HOW TO COMPLETE THIS TASK
Type out all the records again exactly.

TASK DATA
----------------------------------------

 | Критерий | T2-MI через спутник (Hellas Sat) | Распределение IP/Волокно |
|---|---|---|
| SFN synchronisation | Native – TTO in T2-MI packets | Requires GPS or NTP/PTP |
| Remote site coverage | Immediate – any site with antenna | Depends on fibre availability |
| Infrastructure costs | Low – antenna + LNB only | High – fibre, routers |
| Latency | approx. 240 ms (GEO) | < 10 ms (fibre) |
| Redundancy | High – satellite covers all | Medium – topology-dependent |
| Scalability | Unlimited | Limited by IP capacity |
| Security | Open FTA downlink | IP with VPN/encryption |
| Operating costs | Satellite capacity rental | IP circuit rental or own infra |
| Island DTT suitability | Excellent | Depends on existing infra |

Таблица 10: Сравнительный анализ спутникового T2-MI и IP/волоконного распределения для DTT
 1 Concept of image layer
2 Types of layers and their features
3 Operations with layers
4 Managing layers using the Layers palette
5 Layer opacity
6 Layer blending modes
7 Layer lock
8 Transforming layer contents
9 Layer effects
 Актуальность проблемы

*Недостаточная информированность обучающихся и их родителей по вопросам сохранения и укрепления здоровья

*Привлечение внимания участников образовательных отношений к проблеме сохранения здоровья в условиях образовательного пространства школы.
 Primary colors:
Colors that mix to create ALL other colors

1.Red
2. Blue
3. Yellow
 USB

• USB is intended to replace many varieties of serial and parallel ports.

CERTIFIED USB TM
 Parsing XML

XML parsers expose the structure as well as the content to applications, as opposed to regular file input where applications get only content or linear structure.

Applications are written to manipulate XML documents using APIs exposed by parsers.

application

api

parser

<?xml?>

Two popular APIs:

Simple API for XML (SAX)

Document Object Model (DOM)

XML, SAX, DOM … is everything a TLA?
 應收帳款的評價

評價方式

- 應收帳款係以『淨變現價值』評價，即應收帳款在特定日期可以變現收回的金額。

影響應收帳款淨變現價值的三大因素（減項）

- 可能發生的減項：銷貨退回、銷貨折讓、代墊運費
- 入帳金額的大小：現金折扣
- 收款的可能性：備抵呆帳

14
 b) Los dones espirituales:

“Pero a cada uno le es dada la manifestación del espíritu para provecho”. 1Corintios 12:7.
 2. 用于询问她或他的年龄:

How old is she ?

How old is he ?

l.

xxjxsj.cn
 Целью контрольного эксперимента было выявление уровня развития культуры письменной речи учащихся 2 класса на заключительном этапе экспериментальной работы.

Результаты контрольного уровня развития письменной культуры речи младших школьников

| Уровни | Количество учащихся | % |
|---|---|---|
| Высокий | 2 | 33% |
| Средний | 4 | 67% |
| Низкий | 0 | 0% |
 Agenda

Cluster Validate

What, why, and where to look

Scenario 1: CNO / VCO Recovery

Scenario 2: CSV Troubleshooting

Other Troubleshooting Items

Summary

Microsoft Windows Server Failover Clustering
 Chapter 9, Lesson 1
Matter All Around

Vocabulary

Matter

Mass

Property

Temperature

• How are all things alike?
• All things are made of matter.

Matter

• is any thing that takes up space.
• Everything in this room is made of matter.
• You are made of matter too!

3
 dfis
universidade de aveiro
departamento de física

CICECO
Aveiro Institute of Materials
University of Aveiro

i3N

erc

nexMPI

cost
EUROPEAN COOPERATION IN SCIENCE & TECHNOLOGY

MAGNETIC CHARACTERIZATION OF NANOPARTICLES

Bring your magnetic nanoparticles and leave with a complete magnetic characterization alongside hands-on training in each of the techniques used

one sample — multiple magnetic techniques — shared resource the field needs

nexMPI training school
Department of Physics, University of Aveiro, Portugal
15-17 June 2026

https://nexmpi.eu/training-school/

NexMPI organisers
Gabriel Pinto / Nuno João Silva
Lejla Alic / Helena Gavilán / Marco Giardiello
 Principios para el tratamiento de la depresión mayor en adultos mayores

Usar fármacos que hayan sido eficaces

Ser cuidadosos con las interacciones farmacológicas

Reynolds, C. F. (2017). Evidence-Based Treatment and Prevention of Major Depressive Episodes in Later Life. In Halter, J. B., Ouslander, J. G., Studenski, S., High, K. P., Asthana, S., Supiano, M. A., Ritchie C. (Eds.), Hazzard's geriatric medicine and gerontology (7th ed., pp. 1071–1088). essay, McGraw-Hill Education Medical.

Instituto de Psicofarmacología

----------------------------------------

SOLUTION BELOW
 | Критерий | T2-MI через спутник (Hellas Sat) | Распределение IP/Волокно |
|---|---|---|
| SFN synchronisation | Native – TTO in T2-MI packets | Requires GPS or NTP/PTP |
| Remote site coverage | Immediate – any site with antenna | Depends on fibre availability |
| Infrastructure costs | Low – antenna + LNB only | High – fibre, routers |
| Latency | approx. 240 ms (GEO) | < 10 ms (fibre) |
| Redundancy | High – satellite covers all | Medium – topology-dependent |
| Scalability | Unlimited | Limited by IP capacity |
| Security | Open FTA downlink | IP with VPN/encryption |
| Operating costs | Satellite capacity rental | IP circuit rental or own infra |
| Island DTT suitability | Excellent | Depends on existing infra |

Таблица 10: Сравнительный анализ спутникового T2-MI и IP/волоконного распределения для DTT
 1 Concept of image layer
2 Types of layers and their features
3 Operations with layers
4 Managing layers using the Layers palette
5 Layer opacity
6 Layer blending modes
7 Layer lock
8 Transforming layer contents
9 Layer effects
 Актуальность проблемы

*Недостаточная информированность обучающихся и их родителей по вопросам сохранения и укрепления здоровья

*Привлечение внимания участников образовательных отношений к проблеме сохранения здоровья в условиях образовательного пространства школы.
 Primary colors:
Colors that mix to create ALL other colors

1.Red
2. Blue
3. Yellow
 USB

• USB is intended to replace many varieties of serial and parallel ports.

CERTIFIED USB TM
 Parsing XML

XML parsers expose the structure as well as the content to applications, as opposed to regular file input where applications get only content or linear structure.

Applications are written to manipulate XML documents using APIs exposed by parsers.

application

api

parser

<?xml?>

Two popular APIs:

Simple API for XML (SAX)

Document Object Model (DOM)

XML, SAX, DOM … is everything a TLA?
 應收帳款的評價

評價方式

- 應收帳款係以『淨變現價值』評價，即應收帳款在特定日期可以變現收回的金額。

影響應收帳款淨變現價值的三大因素（減項）

- 可能發生的減項：銷貨退回、銷貨折讓、代墊運費
- 入帳金額的大小：現金折扣
- 收款的可能性：備抵呆帳

14
 b) Los dones espirituales:

“Pero a cada uno le es dada la manifestación del espíritu para provecho”. 1Corintios 12:7.
 2. 用于询问她或他的年龄:

How old is she ?

How old is he ?

l.

xxjxsj.cn
 Целью контрольного эксперимента было выявление уровня развития культуры письменной речи учащихся 2 класса на заключительном этапе экспериментальной работы.

Результаты контрольного уровня развития письменной культуры речи младших школьников

| Уровни | Количество учащихся | % |
|---|---|---|
| Высокий | 2 | 33% |
| Средний | 4 | 67% |
| Низкий | 0 | 0% |
 Agenda

Cluster Validate

What, why, and where to look

Scenario 1: CNO / VCO Recovery

Scenario 2: CSV Troubleshooting

Other Troubleshooting Items

Summary

Microsoft Windows Server Failover Clustering
 Chapter 9, Lesson 1
Matter All Around

Vocabulary

Matter

Mass

Property

Temperature

• How are all things alike?
• All things are made of matter.

Matter

• is any thing that takes up space.
• Everything in this room is made of matter.
• You are made of matter too!

3
 dfis
universidade de aveiro
departamento de física

CICECO
Aveiro Institute of Materials
University of Aveiro

i3N

erc

nexMPI

cost
EUROPEAN COOPERATION IN SCIENCE & TECHNOLOGY

MAGNETIC CHARACTERIZATION OF NANOPARTICLES

Bring your magnetic nanoparticles and leave with a complete magnetic characterization alongside hands-on training in each of the techniques used

one sample — multiple magnetic techniques — shared resource the field needs

nexMPI training school
Department of Physics, University of Aveiro, Portugal
15-17 June 2026

https://nexmpi.eu/training-school/

NexMPI organisers
Gabriel Pinto / Nuno João Silva
Lejla Alic / Helena Gavilán / Marco Giardiello
 Principios para el tratamiento de la depresión mayor en adultos mayores

Usar fármacos que hayan sido eficaces

Ser cuidadosos con las interacciones farmacológicas

Reynolds, C. F. (2017). Evidence-Based Treatment and Prevention of Major Depressive Episodes in Later Life. In Halter, J. B., Ouslander, J. G., Studenski, S., High, K. P., Asthana, S., Supiano, M. A., Ritchie C. (Eds.), Hazzard's geriatric medicine and gerontology (7th ed., pp. 1071–1088). essay, McGraw-Hill Education Medical.

Instituto de Psicofarmacología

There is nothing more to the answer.